▶ To be done
Copy the records below exactly, from the line containing "Using camera distance, rank" through the last line, and leave out every picture.

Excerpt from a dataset

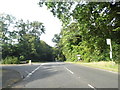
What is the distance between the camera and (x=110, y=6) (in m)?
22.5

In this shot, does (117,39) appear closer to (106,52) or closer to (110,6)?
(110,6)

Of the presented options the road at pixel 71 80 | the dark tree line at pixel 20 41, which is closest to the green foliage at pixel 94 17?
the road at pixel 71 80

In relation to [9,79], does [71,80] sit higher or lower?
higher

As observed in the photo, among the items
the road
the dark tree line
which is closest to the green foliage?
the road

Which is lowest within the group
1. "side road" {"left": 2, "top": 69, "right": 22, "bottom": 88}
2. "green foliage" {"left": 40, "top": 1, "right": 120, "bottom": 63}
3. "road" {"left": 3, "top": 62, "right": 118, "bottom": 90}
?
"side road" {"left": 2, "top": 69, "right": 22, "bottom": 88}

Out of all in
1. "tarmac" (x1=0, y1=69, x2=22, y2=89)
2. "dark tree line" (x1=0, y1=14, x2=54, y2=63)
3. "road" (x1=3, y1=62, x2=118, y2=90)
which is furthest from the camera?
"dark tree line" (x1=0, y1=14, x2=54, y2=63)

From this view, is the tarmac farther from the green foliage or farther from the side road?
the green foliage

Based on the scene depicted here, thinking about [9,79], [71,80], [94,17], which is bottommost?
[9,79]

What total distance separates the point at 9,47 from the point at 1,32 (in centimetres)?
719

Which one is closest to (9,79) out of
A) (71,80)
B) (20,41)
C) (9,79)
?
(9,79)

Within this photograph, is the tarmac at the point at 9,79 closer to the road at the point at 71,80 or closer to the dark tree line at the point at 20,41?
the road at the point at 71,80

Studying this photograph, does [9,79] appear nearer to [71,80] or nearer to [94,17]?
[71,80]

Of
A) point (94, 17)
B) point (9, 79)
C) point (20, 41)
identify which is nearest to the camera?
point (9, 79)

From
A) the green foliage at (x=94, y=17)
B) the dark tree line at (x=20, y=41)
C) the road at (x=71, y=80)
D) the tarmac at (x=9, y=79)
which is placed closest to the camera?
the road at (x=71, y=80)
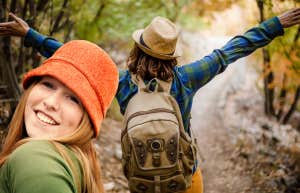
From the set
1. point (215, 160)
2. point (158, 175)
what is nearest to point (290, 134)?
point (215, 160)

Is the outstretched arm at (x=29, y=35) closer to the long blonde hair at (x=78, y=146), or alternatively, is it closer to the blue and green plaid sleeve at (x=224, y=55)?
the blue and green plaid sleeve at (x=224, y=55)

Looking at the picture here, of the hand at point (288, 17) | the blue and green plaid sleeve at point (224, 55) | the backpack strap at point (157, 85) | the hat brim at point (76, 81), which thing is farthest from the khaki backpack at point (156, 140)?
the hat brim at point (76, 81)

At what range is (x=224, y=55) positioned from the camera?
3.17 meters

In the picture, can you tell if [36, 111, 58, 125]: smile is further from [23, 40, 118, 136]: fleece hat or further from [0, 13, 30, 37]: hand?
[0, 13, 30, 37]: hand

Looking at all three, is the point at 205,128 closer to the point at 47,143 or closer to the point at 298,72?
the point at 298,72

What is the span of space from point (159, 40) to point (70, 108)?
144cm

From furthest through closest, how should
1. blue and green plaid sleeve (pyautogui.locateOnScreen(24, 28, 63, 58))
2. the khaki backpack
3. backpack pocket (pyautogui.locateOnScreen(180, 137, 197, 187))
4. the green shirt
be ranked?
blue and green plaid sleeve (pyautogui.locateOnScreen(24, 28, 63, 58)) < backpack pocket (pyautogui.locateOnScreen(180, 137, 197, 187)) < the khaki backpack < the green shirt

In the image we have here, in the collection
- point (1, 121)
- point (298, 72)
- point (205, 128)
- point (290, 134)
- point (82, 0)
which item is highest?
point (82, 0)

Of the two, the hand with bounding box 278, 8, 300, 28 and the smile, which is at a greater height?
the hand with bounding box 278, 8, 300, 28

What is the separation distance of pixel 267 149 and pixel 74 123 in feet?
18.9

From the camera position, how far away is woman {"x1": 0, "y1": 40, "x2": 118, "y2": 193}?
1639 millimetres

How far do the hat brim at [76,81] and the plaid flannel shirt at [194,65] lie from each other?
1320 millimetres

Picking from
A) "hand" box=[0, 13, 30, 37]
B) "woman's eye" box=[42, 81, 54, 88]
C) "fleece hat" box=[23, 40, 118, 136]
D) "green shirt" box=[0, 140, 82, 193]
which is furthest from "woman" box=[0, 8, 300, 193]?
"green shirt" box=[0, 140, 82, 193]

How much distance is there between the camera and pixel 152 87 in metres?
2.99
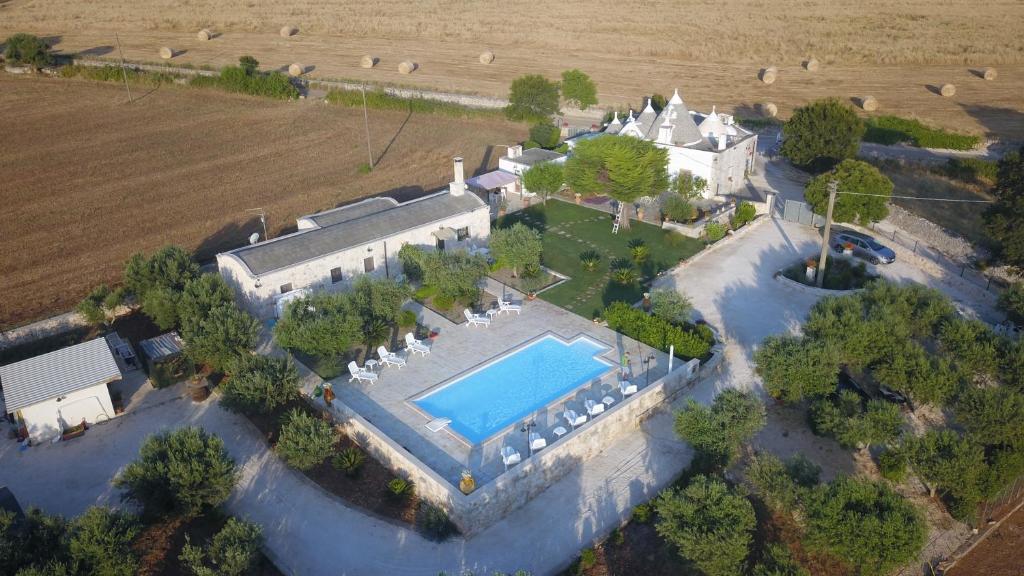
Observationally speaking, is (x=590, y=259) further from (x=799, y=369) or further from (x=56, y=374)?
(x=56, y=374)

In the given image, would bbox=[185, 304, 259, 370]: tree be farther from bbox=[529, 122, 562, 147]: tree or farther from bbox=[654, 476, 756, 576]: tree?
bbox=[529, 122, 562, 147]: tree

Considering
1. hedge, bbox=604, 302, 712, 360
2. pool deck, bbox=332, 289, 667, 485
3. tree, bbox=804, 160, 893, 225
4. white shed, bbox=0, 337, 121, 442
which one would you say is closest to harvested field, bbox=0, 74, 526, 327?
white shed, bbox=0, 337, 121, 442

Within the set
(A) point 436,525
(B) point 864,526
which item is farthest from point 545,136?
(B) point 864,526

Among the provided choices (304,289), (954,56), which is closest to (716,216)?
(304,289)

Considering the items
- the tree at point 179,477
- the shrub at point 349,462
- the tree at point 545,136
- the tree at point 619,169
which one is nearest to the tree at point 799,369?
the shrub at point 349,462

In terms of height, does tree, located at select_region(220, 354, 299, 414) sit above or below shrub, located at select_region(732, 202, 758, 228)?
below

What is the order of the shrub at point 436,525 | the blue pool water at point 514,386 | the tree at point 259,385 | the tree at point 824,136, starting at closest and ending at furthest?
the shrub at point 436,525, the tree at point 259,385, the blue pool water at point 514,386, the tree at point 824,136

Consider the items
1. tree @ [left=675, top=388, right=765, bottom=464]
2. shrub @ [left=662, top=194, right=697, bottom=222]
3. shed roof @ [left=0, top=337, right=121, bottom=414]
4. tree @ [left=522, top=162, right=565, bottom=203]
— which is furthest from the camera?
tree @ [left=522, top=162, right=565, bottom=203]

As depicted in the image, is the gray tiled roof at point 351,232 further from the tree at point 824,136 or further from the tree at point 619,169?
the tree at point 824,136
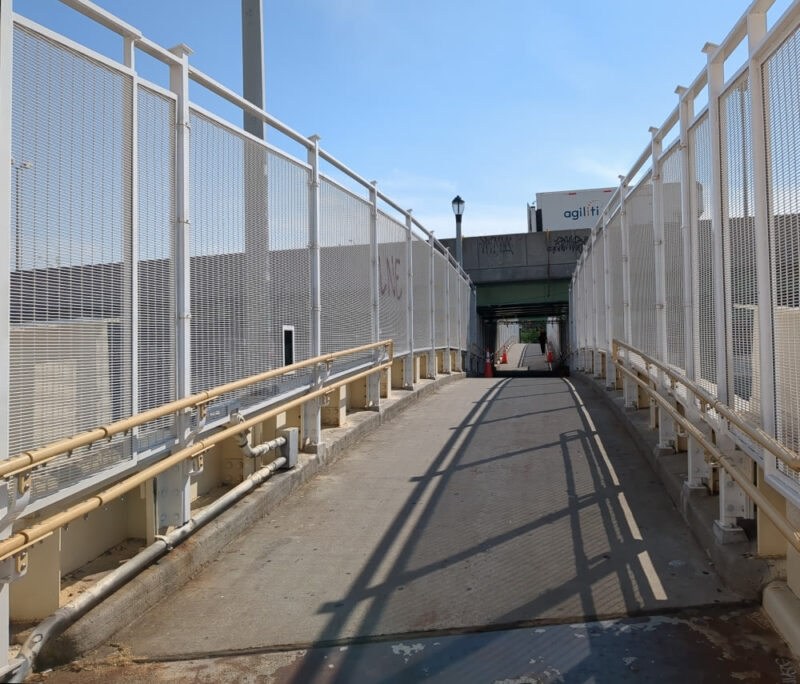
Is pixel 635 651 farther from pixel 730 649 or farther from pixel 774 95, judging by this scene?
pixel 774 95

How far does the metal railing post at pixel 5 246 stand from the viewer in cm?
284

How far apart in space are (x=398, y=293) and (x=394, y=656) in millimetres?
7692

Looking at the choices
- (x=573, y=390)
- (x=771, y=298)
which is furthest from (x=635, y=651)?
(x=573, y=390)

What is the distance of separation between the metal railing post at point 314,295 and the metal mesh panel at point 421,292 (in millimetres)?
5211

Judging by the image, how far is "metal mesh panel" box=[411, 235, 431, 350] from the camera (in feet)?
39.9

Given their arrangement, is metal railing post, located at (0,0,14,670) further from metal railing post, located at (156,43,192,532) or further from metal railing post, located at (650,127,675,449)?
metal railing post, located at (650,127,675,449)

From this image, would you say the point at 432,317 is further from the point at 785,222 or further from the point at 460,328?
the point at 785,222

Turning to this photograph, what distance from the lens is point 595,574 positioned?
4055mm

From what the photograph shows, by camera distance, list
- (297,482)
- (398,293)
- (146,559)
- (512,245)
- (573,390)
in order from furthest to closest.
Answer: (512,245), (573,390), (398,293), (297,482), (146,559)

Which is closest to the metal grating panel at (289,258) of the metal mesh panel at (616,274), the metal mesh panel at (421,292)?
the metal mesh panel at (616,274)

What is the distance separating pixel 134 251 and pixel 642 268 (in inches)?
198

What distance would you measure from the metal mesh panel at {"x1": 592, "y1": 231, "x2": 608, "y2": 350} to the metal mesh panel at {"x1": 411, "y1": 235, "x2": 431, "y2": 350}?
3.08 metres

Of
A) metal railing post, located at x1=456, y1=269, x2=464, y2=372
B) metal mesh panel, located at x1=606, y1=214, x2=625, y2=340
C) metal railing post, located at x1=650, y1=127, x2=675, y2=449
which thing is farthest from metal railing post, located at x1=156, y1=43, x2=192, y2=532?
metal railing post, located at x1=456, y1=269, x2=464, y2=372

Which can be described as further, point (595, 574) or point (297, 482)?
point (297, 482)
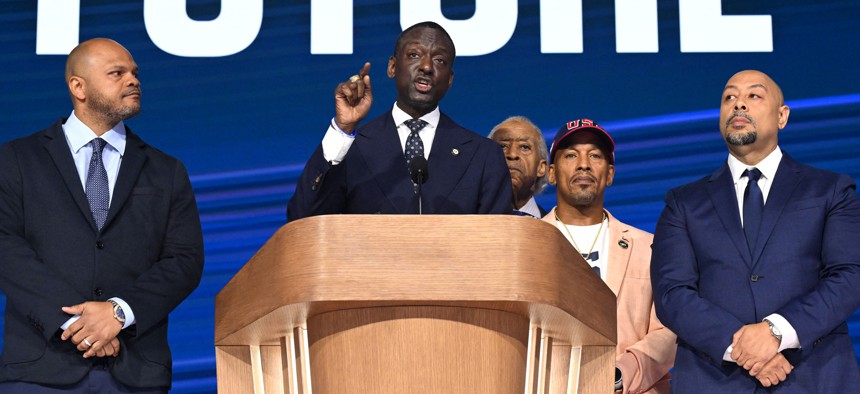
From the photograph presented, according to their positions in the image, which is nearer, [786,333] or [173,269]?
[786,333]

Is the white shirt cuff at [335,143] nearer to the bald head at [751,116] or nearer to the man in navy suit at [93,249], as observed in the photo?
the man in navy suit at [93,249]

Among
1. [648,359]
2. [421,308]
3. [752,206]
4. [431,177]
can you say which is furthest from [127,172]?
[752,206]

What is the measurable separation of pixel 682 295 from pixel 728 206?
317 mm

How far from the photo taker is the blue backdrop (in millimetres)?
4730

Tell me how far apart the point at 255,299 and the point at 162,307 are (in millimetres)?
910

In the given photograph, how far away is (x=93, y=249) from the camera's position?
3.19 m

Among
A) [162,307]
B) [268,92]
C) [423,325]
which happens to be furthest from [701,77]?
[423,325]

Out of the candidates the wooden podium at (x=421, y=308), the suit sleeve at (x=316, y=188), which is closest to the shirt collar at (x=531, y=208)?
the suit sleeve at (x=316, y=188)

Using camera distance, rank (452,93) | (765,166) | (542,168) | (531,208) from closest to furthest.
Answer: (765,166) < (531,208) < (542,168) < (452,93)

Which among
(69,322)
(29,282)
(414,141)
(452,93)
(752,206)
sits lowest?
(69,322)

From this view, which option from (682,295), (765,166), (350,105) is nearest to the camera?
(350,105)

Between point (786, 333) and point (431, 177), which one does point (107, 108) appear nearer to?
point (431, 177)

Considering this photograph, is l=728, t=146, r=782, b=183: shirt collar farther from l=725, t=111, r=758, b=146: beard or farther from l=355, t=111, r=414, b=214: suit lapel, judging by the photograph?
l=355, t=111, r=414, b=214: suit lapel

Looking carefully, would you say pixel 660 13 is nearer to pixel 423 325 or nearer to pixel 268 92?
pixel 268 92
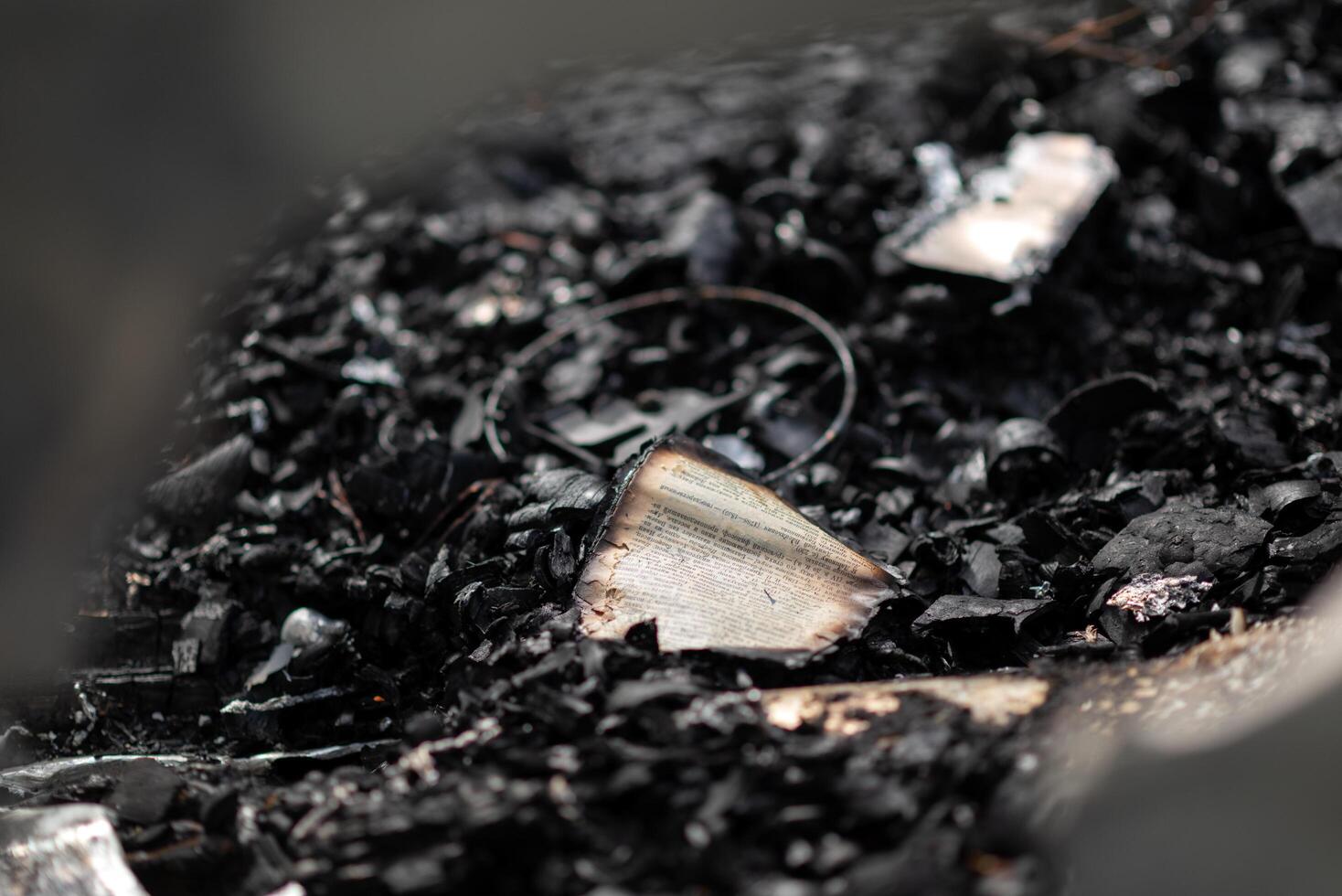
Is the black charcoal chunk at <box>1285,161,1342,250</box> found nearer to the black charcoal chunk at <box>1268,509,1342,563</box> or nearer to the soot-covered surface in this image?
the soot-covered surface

▶ Worked answer
Using camera distance, rank (452,93) | (765,166) | (542,168) | (531,208) from closest to furthest.
Answer: (765,166) < (531,208) < (542,168) < (452,93)

Which among
(69,322)
(29,282)
(414,141)
(452,93)
(752,206)
sits lowest?
(69,322)

From this view, which option from (682,295), (765,166), (350,105) is nearest to the camera?
(350,105)

Between point (786, 333) and point (431, 177), which one does point (107, 108) appear nearer to?
point (431, 177)

Considering this photograph, is l=728, t=146, r=782, b=183: shirt collar farther from l=725, t=111, r=758, b=146: beard or farther from l=355, t=111, r=414, b=214: suit lapel, judging by the photograph?
l=355, t=111, r=414, b=214: suit lapel

Looking carefully, would you say pixel 660 13 is nearer to pixel 423 325 or nearer to pixel 268 92?
pixel 268 92
Is the black charcoal chunk at <box>1285,161,1342,250</box> found nearer to the black charcoal chunk at <box>1268,509,1342,563</box> or nearer to the soot-covered surface in this image?
the soot-covered surface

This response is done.